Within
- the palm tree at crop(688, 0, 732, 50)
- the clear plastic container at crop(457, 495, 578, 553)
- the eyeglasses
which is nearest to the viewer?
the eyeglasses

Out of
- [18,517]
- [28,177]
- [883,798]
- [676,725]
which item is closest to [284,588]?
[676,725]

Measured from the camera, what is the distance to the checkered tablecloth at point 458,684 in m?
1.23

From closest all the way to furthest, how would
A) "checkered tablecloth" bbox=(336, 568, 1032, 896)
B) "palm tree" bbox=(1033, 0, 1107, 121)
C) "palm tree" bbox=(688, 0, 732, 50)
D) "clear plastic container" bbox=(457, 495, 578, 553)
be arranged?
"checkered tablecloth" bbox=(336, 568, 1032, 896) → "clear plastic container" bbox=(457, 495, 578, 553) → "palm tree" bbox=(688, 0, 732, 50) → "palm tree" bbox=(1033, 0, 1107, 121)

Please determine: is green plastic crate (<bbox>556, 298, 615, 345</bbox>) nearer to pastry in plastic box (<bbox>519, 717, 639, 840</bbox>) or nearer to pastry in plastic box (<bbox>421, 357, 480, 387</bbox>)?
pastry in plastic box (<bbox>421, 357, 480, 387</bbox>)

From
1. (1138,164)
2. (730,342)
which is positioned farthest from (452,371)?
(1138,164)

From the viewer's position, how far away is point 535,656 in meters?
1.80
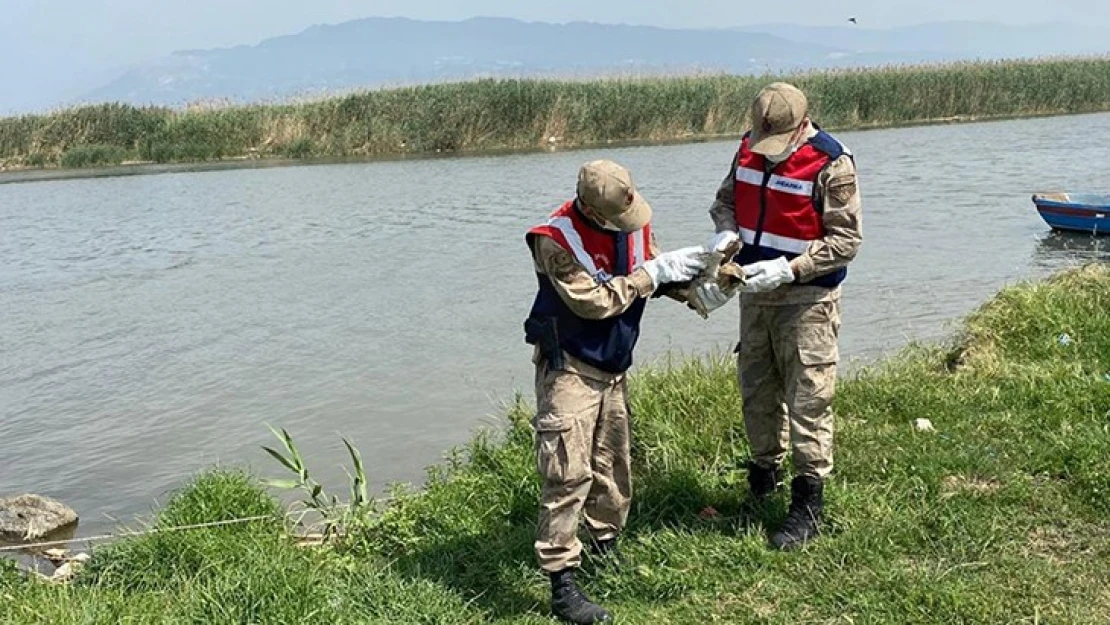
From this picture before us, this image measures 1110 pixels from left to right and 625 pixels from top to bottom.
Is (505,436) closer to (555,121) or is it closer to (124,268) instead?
(124,268)

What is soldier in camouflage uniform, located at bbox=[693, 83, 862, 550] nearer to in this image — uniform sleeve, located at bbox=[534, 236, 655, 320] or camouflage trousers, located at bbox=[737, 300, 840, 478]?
camouflage trousers, located at bbox=[737, 300, 840, 478]

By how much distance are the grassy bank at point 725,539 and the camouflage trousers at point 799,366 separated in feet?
1.31

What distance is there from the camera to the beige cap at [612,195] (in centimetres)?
398

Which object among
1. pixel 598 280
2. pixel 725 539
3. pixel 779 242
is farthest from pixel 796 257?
pixel 725 539

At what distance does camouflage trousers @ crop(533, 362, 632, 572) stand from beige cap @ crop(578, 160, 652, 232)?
2.19 ft

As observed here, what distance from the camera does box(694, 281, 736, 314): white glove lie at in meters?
4.29

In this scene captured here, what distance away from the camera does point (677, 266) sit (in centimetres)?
427

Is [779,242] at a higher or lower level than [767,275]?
higher

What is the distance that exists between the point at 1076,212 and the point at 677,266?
12792 millimetres

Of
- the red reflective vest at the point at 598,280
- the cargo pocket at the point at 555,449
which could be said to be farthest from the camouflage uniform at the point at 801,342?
the cargo pocket at the point at 555,449

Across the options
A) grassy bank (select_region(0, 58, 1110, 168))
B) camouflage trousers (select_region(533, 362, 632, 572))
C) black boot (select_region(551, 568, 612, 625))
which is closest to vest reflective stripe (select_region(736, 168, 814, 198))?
camouflage trousers (select_region(533, 362, 632, 572))

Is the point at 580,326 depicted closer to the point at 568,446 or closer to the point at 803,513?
the point at 568,446

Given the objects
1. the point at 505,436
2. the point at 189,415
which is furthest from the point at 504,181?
the point at 505,436

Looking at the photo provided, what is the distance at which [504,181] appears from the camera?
2533cm
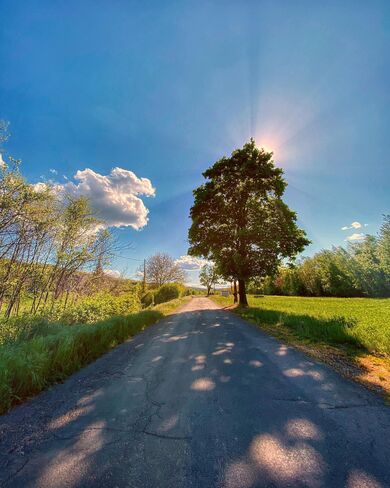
━━━━━━
» Task directions:
Pull out each line in the rows above that contains the word "meters" and copy those lines in full.

» Exercise result:
From the viewer's position, how far away is point 535,656 in meters?
As observed here, what distance from the camera does box(694, 281, 736, 314): white glove lie at in meters?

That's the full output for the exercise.